• **Source text**
- - - - -

Despite not being a playoff team last season, the Phoenix Coyotes will come into the United Center on Thursday night as one of the hotter teams in the NHL, winning eight of their last 10 games and matching the Chicago Blackhawks in the standings with 28 points.
During their recent run of success, the Coyotes have not only been able to persevere without key players like Radim Vrbata and Martin Hanzal, but they also have gained ground by beating some really good teams, including getting road wins against the San Jose Sharks and St. Louis Blues.
The goaltending they've gotten from Mike Smith has been solid, and they have been scoring more than any Coyotes team in recent memory, currently sitting at sixth in the NHL by scoring 3.1 goals per game.
What makes this Coyotes team different than ones in the recent past however have been their defensive shortcomings. The Coyotes are allowing 35 shots per game so far this season, which is the fourth worst mark in the NHL. They have also given up 58 goals, which is more than any other team in the Western Conference aside from the Edmonton Oilers and Calgary Flames.
Their penalty killing unit has also been a source of consternation for head coach Dave Tippett and company, surrendering seven power play goals in the team's last seven games.
As for the Blackhawks, Thursday's game kicks off a stretch of 10 games in 17 days that will culminate with their seven game circus trip to wrap up the month of November. During this section of the season, the Hawks will battle several key foes, including the San Jose Sharks, Colorado Avalanche, and these Coyotes again on November 30th.
Needless to say, this game will be a crucial test for both clubs, as the Hawks will face a team that has beaten them six consecutive times at the UC, and the Coyotes will face an offense that has scored 32 times in its past seven games.
Key to the Game: Beware the Transition Game
The Hawks are a team that thrives on offensive contributions from their blue liners, but that kind of free-flowing game is going to play right into the Coyotes' hands, thanks to the efforts of their two star defensemen.
Oliver Ekman-Larsson, a player that many considered a dark horse for the Norris Trophy this season, has racked up four goals and 11 assists for the Coyotes so far this season to lead them in scoring. Not to be outdone, potential Team USA defenseman Keith Yandle has had a great start of his own, with a goal and 13 assists so far.
Those players both play with a ton of speed, so it's going to be imperative to the Hawks that they make sure to stay disciplined defensively against the Coyotes. Allowing Yandle and OEL to get space on the ice is a recipe for disaster, and if the Hawks begin to pinch in defensemen and don't drop forwards back in defensive coverage, the play could go the other way in an instant, leading to odd-man rushes and quality scoring chances for the visitors.

- - - - -

• **Excerpted records**
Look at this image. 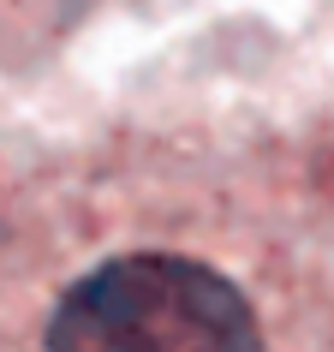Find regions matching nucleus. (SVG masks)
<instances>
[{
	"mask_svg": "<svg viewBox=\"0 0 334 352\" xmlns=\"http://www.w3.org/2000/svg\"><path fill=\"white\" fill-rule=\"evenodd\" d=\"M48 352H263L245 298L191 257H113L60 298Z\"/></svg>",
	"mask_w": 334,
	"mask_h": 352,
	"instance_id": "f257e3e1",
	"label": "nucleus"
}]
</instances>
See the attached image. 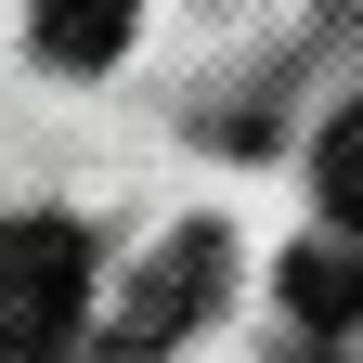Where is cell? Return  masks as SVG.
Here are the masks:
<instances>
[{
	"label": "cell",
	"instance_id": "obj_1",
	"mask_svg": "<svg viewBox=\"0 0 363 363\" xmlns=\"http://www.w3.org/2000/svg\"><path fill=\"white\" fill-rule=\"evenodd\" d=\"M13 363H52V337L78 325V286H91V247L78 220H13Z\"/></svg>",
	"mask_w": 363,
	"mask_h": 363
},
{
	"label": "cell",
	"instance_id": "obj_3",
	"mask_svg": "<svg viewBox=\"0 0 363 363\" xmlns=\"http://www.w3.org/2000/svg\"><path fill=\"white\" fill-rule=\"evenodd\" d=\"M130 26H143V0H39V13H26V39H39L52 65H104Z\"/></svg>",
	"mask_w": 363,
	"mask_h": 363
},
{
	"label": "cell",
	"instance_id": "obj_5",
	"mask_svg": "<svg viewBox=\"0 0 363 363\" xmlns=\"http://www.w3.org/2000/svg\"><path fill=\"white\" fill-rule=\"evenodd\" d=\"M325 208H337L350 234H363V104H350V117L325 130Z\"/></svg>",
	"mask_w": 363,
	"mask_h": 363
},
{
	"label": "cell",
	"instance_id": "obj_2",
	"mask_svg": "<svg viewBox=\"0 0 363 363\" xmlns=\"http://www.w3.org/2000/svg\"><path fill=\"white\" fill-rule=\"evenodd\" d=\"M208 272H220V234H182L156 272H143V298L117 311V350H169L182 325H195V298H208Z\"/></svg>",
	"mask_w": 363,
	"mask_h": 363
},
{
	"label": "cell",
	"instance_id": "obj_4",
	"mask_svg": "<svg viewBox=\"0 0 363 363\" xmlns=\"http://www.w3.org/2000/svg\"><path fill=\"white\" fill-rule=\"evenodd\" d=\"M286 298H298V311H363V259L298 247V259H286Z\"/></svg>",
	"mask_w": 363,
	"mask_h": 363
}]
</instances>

- - - - -

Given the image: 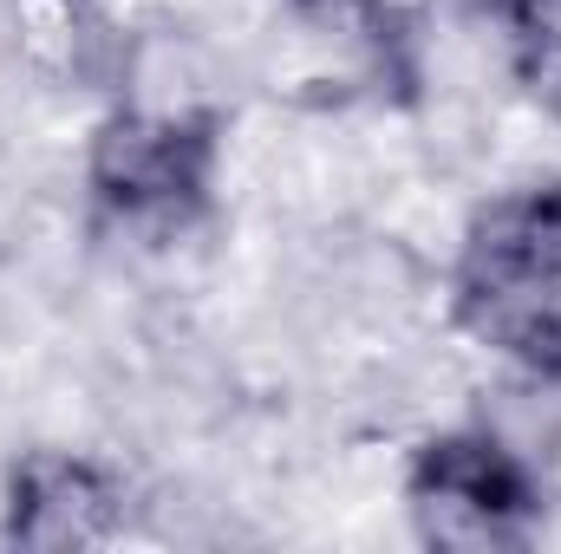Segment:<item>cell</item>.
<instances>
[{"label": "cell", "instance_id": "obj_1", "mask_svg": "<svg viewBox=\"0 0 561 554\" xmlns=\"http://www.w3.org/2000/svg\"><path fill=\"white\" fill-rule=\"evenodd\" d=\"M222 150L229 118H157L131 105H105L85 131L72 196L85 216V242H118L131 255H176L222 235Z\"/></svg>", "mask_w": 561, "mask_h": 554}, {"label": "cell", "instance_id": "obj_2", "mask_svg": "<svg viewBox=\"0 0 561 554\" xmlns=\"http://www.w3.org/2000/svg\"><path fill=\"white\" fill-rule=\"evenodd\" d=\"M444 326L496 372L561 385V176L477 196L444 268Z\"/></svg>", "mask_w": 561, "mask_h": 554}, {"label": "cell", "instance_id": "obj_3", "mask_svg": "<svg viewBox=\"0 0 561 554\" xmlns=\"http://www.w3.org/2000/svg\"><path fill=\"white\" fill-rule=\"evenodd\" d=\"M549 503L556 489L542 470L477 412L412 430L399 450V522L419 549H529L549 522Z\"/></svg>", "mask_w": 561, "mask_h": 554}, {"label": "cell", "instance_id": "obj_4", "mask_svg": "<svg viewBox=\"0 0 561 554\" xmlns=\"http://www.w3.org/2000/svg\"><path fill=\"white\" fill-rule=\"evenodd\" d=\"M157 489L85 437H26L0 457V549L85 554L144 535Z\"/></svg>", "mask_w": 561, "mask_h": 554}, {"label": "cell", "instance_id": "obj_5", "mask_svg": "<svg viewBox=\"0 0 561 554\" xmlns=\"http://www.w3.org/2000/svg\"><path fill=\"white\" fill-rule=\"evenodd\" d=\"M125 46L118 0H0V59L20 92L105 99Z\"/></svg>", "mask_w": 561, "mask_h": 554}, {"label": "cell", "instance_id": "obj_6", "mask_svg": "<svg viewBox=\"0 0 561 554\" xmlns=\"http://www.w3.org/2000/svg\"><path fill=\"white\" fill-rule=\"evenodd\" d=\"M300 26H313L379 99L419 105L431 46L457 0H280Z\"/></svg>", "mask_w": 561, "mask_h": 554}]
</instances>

- - - - -

• **Requests**
A - According to the Coyotes–Blackhawks game preview, how many shots per game are the Coyotes allowing this season?
B - Write the next few sentences of the Coyotes–Blackhawks game preview, picking up after its last sentence.
The entries have nothing to do with what you're asked here.

• **Outputs for the tasks**
A - 35 shots per game.

B -
Coyote to Watch: Martin Hanzal
Hanzal, who missed the Coyotes' overtime victory over the Blues Tuesday with an illness, will return to the Phoenix lineup for Thursday's showdown with the Hawks, and that is great news for a Coyotes offense that is already missing several key components, including Vrbata and Derek Morris.
During the three games before he went down with the ailment, Hanzal had 10 shots on goal and picked up an assist in each game, including two on the power play. Along with Shane Doan, Hanzal has been a crucial part of the success of a team that is currently ranked 10th on the year on the power play, so getting him back against one of the league's worst penalty killing units will provide the Coyotes with a good spark.
Blackhawk to Watch: Brandon Pirri
After getting off to a strong start for the Hawks, Pirri has cooled off considerably over the past few weeks, with only eight shots on goal during the Hawks' recent seven game offensive outburst. He did finally get off his goal scoring skid against the Winnipeg Jets last week, but as he has continued to be largely ineffective on the ice, his ice time has gone down considerably.
Pirri is going to have to take advantage of the Coyotes' more free-wheeling approach to defense in this game, because if he doesn't snap out of his funk soon, then the Hawks might have to explore other options at second line center. The injury to Michal Hanzdus may have bought Pirri more time, but Joel Quenneville has been notoriously impatient with Pirri in his NHL career, and he likely won't hesitate to pull the trigger on a change.